Le digital à la rescousse des grands magasins
Particulièrement exposés à la crise, les grands magasins ont déployé des initiatives digitales inédites l’an passé. Rencontre avec Selvane du Ménil, D.G. de l’International Association of Department Stores.

Selvane Mohandas du Menil, D.G. de l’International Association of Department Stores, était précédemment membre du Comex chez Sonia Rykiel
GRN : Pouvez-vous nous présenter l’IADS ?
Selvane du Ménil : L’IADS est un think tank dédié aux patrons de grands magasins. Il regroupe 12 géants mondiaux du secteur (Galeries Lafayette, Manor en Suisse, El Corte Inglés en Espagne, Breuninger en Allemagne, Falabella au Chili, SM aux Philippines…). Le CA annuel cumulé de nos membres dépasse € 31 milliards via 490 grands magasins et 233.000 employés. Notre mission est de promouvoir la coopération et d’identifier les modèles les plus efficients, en partageant les bonnes pratiques et les insights clés du marché via des ateliers de travail dédiés (catégoriels, marques propres…). Ces enseignes étant souvent détenues par des capitaux familiaux, elles ne sont pas soumises aux mêmes contraintes que celles appartenant à des fonds de pension.
Après avoir ciblé les tour-opérateurs chinois, les grands magasins doivent désormais parler aux clients locaux. Quel virage à 180°.

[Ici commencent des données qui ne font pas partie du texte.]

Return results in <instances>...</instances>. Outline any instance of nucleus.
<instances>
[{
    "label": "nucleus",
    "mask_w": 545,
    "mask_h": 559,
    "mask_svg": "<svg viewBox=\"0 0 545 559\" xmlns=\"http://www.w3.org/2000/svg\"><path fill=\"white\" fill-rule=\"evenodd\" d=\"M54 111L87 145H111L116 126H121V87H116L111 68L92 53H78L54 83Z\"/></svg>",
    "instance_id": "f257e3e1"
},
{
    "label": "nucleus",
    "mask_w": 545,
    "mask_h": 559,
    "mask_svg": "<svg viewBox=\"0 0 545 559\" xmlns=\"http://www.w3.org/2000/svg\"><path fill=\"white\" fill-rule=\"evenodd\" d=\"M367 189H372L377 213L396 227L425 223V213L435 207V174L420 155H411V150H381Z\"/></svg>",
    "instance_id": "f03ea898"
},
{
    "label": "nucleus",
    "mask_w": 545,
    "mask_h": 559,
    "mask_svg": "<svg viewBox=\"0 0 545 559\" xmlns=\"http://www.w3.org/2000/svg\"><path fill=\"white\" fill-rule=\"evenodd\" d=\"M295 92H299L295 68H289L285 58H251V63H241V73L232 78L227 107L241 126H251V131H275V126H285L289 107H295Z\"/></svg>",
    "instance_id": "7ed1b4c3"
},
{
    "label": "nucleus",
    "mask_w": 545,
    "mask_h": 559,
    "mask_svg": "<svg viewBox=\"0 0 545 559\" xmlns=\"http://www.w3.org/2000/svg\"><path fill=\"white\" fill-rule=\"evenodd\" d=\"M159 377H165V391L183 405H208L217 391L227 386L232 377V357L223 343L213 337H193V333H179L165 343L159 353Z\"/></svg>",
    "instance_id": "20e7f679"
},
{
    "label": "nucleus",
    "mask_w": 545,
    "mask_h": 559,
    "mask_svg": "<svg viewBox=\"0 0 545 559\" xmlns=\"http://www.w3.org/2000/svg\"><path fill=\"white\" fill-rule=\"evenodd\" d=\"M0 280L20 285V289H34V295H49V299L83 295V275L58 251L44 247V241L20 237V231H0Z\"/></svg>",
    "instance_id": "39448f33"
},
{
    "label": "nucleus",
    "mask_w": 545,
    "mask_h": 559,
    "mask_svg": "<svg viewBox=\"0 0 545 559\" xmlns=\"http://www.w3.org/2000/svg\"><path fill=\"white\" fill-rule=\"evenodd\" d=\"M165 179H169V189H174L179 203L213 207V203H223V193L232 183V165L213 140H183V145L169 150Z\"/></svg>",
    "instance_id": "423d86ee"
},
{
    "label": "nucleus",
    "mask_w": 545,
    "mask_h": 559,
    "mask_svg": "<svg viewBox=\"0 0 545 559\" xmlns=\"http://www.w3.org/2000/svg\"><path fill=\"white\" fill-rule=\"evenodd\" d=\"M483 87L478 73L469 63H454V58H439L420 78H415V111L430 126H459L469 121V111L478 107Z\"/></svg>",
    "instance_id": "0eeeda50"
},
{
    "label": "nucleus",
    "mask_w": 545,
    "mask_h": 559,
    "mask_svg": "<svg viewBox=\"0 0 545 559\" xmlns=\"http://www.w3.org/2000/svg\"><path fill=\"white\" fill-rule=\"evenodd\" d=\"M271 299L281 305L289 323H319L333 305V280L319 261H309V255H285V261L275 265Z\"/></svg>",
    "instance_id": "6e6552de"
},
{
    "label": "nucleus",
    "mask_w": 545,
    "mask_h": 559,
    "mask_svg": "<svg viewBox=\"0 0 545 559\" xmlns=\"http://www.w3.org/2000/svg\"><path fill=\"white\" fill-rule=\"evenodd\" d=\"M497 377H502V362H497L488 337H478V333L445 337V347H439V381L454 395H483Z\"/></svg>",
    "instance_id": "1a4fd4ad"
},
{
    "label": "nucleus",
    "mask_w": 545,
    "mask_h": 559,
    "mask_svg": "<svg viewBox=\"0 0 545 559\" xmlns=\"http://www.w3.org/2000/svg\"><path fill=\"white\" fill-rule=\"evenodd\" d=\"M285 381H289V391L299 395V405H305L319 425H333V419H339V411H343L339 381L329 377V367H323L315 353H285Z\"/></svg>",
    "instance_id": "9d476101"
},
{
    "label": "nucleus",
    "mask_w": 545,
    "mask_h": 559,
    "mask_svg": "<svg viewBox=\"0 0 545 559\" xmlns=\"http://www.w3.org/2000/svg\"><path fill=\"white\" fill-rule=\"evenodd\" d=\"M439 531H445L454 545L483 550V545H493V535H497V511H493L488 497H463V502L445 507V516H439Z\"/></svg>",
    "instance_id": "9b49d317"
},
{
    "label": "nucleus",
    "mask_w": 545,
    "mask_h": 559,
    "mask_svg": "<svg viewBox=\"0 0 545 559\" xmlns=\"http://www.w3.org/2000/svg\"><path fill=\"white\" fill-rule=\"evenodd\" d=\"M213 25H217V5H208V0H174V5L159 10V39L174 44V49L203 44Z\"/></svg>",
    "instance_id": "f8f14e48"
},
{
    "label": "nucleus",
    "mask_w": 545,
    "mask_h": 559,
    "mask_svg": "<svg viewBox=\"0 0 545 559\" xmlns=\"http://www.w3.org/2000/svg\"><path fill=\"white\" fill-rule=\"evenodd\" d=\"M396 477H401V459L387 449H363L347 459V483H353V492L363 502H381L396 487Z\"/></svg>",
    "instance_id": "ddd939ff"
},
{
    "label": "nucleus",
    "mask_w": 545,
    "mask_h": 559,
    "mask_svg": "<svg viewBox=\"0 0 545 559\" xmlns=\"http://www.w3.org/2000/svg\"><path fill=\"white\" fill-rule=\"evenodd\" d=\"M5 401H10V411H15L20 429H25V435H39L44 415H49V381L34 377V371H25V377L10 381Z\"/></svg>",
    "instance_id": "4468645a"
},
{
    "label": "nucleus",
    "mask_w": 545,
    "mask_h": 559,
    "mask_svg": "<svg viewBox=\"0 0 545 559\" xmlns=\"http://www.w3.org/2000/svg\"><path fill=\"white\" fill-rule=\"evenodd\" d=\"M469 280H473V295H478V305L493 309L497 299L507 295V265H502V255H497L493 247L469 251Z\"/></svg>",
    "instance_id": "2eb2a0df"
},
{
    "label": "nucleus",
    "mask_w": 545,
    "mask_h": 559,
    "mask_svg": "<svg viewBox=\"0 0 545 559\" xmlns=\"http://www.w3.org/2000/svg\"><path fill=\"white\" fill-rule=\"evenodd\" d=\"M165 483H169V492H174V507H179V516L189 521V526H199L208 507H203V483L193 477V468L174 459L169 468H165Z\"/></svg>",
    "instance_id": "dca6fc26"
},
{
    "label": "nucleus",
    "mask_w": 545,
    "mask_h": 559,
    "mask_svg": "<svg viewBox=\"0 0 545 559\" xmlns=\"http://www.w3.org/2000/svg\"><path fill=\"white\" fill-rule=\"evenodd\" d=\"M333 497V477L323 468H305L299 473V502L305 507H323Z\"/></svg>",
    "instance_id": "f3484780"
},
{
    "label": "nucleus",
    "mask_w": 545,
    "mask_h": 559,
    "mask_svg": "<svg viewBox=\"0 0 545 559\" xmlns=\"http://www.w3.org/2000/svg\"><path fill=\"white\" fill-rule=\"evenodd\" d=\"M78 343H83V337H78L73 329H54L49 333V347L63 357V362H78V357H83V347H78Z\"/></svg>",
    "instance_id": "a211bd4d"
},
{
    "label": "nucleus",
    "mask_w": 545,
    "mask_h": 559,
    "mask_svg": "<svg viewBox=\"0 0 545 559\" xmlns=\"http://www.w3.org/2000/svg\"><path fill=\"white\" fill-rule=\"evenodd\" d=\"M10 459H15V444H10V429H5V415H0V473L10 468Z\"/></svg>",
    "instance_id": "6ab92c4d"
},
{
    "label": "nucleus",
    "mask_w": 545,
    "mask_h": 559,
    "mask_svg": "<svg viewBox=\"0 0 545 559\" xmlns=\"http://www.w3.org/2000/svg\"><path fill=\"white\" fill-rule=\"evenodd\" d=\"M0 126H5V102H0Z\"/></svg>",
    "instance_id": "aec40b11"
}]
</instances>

Pour certaines enseignes, c’est très vrai, notamment en France, en Espagne mais aussi au Danemark : il y a un vrai besoin de recentrer le discours et de s’adresser de nouveau à la clientèle locale. Mais à qui s’adresser, que vendre et comment, en l’absence de touristes ? Il faut reprendre de la voix, retrouver de la crédibilité en renouant le contact avec les clients locaux. L’Allemand Breuninger est particulièrement avancé dans ce domaine : en 2020, ils ont réussi à vendre à leurs clients locaux via Whatsapp et Facetime. Quand on connaît un peu les Allemands, on sait combien c’est difficile de pénétrer dans leur sphère sociale privée… Certains clients ont même reçu des sélections à tester à la maison. Et comme les traditions sont importantes, Breuninger a, entre autres, livré 200 lapins de Pâques à ses meilleurs clients. Nicolas Houzé (patron des Galeries Lafayette) a lui aussi créé la rupture en 2020, en envoyant des mails, directement à ses clients. Et la 1ère chose que le nouveau patron du Printemps a faite à son arrivée, c’est d’envoyer un e-mail aux clients finaux… chose que Paolo de Cesare n’avait jamais faite auparavant.

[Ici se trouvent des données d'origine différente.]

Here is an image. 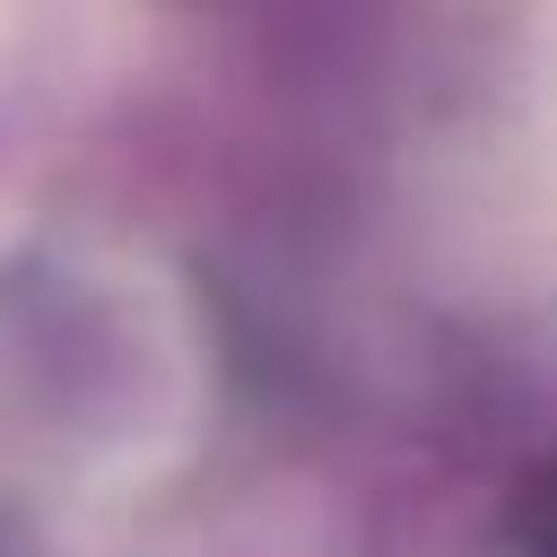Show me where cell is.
<instances>
[{"label":"cell","mask_w":557,"mask_h":557,"mask_svg":"<svg viewBox=\"0 0 557 557\" xmlns=\"http://www.w3.org/2000/svg\"><path fill=\"white\" fill-rule=\"evenodd\" d=\"M548 557H557V540H548Z\"/></svg>","instance_id":"obj_1"}]
</instances>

Les catégories mode, beauté et luxe sont aussi très exposées…
En Europe de l’Ouest, les ventes de mode féminine ont dégringolé en 2020. Dans ce secteur, ceux qui sont à -30 % sont contents. En maquillage, on est à -20 %. Mais la maison (décoration, petit équipement, produits électroniques, équipement de sport) tire les ventes. Tout ceci a des conséquences multiples sur l’agencement des magasins, la planification des achats et les actions marketing. A ce jour, il n’y a pas eu de ré-arbitrage drastique au profit d’une catégorie ou d’une autre, mais on voit des initiatives intéressantes. En Espagne, El Corte Ingles a lancé en septembre 2020 Decor Studio, un service d’architecture d’intérieur : le client est mis en relation avec des artisans et des décorateurs qui l’aident à penser l’aménagement de sa maison de façon globale…pas seulement à vendre des lampes et des coussins façon Ikea.